The Moon is not capable of supporting life as we know it, but studying the Moon is still valuable for astrobiologists. Our closest celestial neighbor has a lot to teach us about how small, rocky bodies form and evolve. Many scientists also believe that the Moon could play an important role in the habitability of Earth. The Moon is thought to have formed from an impact between the proto-Earth and a Mars-sized object. After this giant impact event, debris coalesced into the Earth and the Moon. As the two bodies continued to evolve, gravitational interactions between the Earth and its relatively large natural satellite may have helped shape the physical structure of our planet.

This image, captured Feb. 1, 2014, shows a colorized view of Earth from the moon-based perspective of NASA's Lunar Reconnaissance Orbiter.

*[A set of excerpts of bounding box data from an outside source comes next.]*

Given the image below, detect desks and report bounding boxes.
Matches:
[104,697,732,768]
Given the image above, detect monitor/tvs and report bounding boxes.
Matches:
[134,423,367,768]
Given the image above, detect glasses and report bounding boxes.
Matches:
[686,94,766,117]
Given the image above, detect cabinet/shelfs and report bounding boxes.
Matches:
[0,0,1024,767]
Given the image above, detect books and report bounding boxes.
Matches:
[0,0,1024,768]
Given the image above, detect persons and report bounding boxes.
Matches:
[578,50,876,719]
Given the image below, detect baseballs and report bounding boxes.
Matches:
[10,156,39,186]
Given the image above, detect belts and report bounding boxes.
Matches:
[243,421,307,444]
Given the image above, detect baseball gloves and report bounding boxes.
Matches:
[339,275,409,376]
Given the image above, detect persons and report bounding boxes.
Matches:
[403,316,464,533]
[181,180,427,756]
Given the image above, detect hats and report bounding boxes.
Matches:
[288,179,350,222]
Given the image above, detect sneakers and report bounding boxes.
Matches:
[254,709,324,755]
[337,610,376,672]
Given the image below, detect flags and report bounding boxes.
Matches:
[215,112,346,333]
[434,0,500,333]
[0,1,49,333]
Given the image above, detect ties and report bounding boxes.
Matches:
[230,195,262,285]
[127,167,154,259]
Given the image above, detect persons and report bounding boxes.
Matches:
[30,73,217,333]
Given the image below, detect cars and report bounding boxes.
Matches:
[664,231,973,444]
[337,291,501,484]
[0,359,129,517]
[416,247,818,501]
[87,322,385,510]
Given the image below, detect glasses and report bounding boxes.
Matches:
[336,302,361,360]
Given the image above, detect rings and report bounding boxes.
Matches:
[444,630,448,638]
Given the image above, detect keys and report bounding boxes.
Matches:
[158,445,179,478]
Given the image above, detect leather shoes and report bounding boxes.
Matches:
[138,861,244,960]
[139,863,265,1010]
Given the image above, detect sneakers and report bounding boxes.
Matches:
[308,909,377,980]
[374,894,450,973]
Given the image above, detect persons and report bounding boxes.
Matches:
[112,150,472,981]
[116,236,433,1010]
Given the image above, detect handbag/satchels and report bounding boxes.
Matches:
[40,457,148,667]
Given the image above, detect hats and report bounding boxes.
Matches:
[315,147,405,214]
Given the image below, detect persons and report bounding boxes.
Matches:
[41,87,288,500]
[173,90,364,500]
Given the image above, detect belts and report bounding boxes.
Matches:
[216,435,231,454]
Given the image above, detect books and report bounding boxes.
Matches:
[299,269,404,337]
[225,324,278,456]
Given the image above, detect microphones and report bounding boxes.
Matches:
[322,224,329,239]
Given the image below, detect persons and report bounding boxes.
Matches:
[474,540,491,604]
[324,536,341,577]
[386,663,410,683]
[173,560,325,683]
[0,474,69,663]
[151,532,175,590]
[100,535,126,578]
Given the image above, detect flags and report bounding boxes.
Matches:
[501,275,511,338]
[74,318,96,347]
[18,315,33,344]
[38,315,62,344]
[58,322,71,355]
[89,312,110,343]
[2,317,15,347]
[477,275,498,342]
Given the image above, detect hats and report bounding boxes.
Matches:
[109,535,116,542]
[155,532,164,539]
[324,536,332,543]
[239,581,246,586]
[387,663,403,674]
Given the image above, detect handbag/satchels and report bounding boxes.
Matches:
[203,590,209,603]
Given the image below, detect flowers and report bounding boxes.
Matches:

Image Credit: NASA/Goddard/Arizona State University

This image, captured Feb. 1, 2014, shows a colorized view of Earth from the moon-based perspective of NASA’s Lunar Reconnaissance Orbiter. Image Credit: NASA/Goddard/Arizona State University

In addition, the Moon could be an excellent laboratory for studying Earth’s history. A quick glance at the Moon in our night skies reveals that it is covered in impact craters. The Earth itself has also suffered many impacts throughout history, but processes like weather and plate tectonics have erased evidence of these events over time. The Moon contains a record of impacts that spans millions of years, and can help astrobiologists estimate how frequently (and violently) the Earth was been struck by objects from space at key points in the history of life.

Large impacts with the Earth could also have ejected material from our planet’s surface that eventually landed on the Moon. These ancient pieces of Earth might still be preserved on the lunar surface and, if we can find them, would provide a direct view into the history of habitability on our planet.